**Aufgaben:**
(1) Erklären Sie anhand des extrahierten Textes in ein bis drei Sätzen, warum man laut Tip 1 nur so viel Falschgeld drucken sollte, dass selbst bei ZZ=48 der Grenzwert der Formel nicht überschritten wird.
(2) Zählen Sie, wie viele Zeilen der Datensätze die Zeichenfolge "meters" enthalten, und geben Sie nur die Zahl an.

*** Extrahierter Text ***

Anmerkungen eines Siegers

verfaßt von Michael Paas und zuvor bereits in MegaZine 5:1990 veröffentlicht.


Egonesien heißt es, das Land, in dem die Türme wachsen. Aber sie wachsen natürlich nicht von selber - sie werden gebaut! Wen interessiert es schon, egonesische Türme zu bauen? Nun, die Antwort ist leicht, die Turm- und Palastbau GpkB, die Babeler Beton Bubies, die Legoer Steinesammler oder Attilas Hunnen ... in jedem Fall steckt ein kluger Kopf, wie ihn Postspiel-Interessierte in der Regel ja zu besitzen pflegen, dahinter. Also gut, wie wird er nun am besten gebaut, dieser Turm, besser: dieser höchste Turm?

Also als erstes drucken Sie Falschgeld, dann lassen Sie einem Händler mit möglichst vollem Lager ein (hochprozentiges) Geschenk zukommen, woraufhin er Sie zuvorkommend bedient. Wenn Sie natürlich einer von den Damen und Herren der Turmbaukonkurrenz dabei anzeigt, werden Sie vielleicht eine Runde im Gefängnis verbringen müssen, denn sowas gibt es in Egonesien auch.


Tip 1:

Man sollte deshalb genau soviel Falschgeld drucken, daß selbst bei ZZ=48 der von der (in der Spielregel genannten) Formel vorgegebene Grenzwert nicht überschritten wird. Dadurch hat man etwas Luft, um eventuelle Anzeigen mit etwas Glück auch noch zu überstehen. Falls erforderlich, also bei Kujambel-Mangel, sollte man die Aktion später noch einmal wiederholen.

*** Zu verarbeitende Daten ***

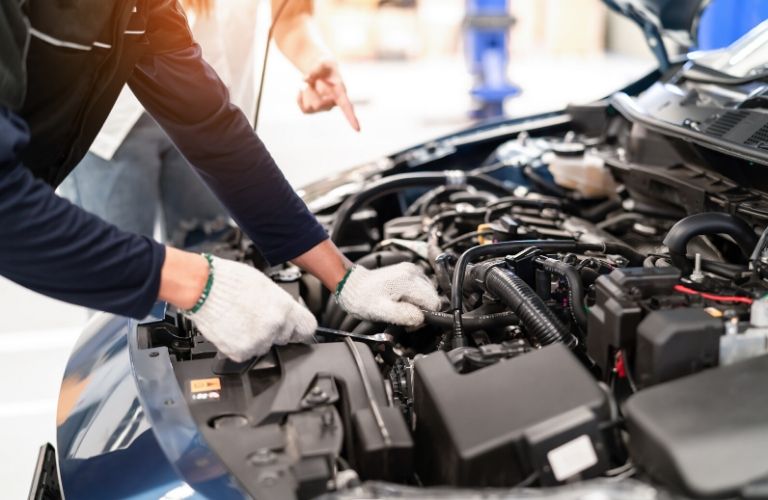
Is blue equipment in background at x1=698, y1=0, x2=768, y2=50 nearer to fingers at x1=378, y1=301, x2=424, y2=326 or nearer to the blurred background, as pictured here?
the blurred background

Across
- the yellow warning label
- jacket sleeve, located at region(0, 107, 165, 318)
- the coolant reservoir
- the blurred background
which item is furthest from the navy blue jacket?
the blurred background

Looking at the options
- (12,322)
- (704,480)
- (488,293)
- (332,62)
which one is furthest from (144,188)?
(704,480)

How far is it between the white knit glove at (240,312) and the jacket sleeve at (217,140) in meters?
0.34

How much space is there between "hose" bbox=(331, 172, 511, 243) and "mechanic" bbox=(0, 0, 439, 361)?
0.37 meters

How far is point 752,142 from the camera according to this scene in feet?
4.94

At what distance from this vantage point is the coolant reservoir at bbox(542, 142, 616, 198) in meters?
2.04

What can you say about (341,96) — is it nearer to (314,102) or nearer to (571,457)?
(314,102)

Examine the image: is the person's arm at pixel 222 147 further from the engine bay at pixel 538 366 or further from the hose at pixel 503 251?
the hose at pixel 503 251

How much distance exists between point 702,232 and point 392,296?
539 millimetres

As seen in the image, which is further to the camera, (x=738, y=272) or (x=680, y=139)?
(x=680, y=139)

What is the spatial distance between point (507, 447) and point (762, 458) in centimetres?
27

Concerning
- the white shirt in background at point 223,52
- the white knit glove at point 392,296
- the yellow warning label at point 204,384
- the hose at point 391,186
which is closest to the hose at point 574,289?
the white knit glove at point 392,296

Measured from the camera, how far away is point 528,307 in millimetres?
1248

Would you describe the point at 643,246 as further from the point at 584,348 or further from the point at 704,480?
the point at 704,480
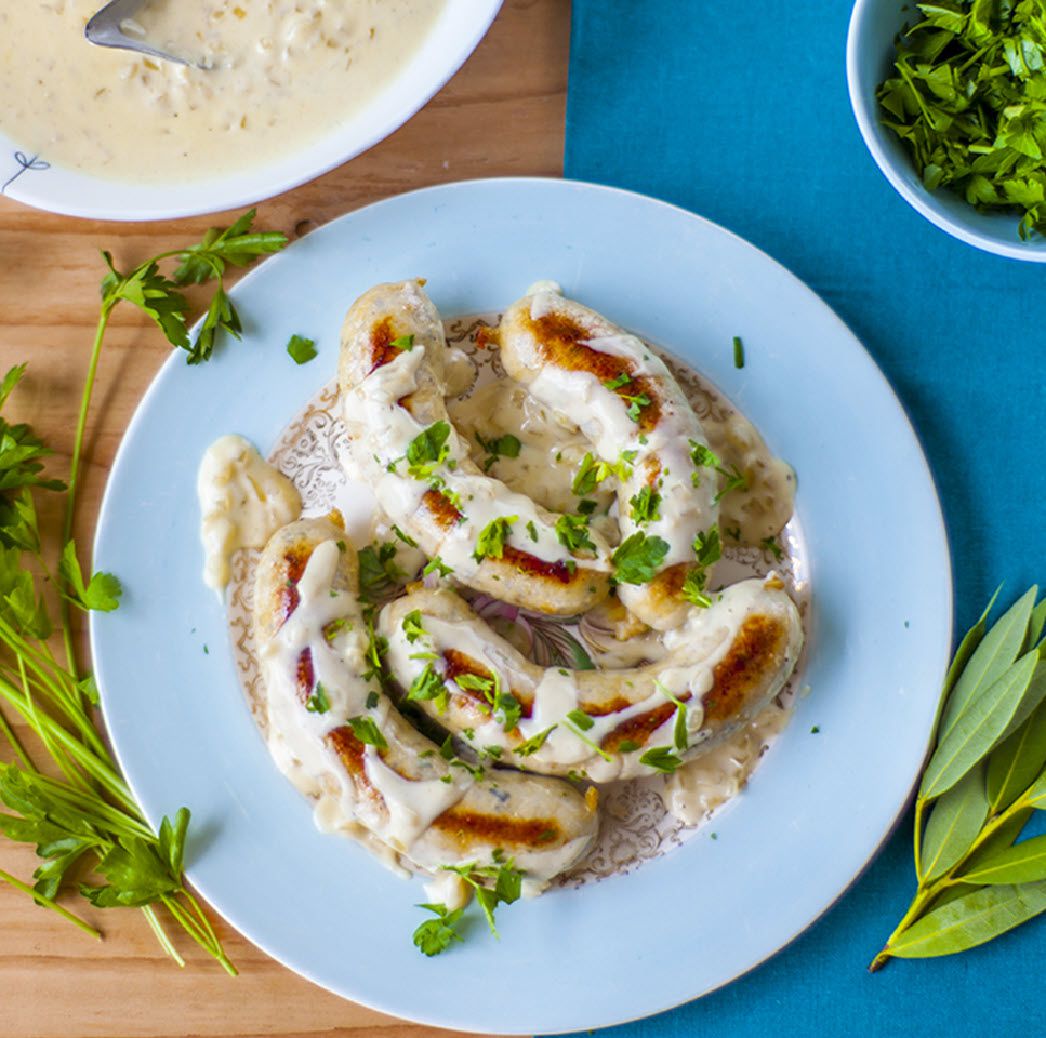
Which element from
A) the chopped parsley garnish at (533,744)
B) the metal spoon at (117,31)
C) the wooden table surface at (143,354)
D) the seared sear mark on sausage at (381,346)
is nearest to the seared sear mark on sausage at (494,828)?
the chopped parsley garnish at (533,744)

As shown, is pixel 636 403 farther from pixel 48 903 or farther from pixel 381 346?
pixel 48 903

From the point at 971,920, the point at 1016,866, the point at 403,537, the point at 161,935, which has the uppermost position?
the point at 403,537

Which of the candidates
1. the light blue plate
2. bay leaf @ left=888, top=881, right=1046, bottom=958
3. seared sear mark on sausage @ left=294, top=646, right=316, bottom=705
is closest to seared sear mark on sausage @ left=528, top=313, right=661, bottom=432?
the light blue plate

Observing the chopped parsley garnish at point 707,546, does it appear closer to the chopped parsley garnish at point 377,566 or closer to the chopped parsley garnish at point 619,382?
the chopped parsley garnish at point 619,382

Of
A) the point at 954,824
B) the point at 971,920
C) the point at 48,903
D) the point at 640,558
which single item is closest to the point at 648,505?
the point at 640,558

***

**Schriftliche Antworten:**
(1) Wer nur so viel Falschgeld druckt, hat etwas Luft. Dadurch lassen sich eventuelle Anzeigen durch die Konkurrenz mit etwas Glück noch überstehen. Bei Kujambel-Mangel kann man die Aktion später wiederholen.

(2) 3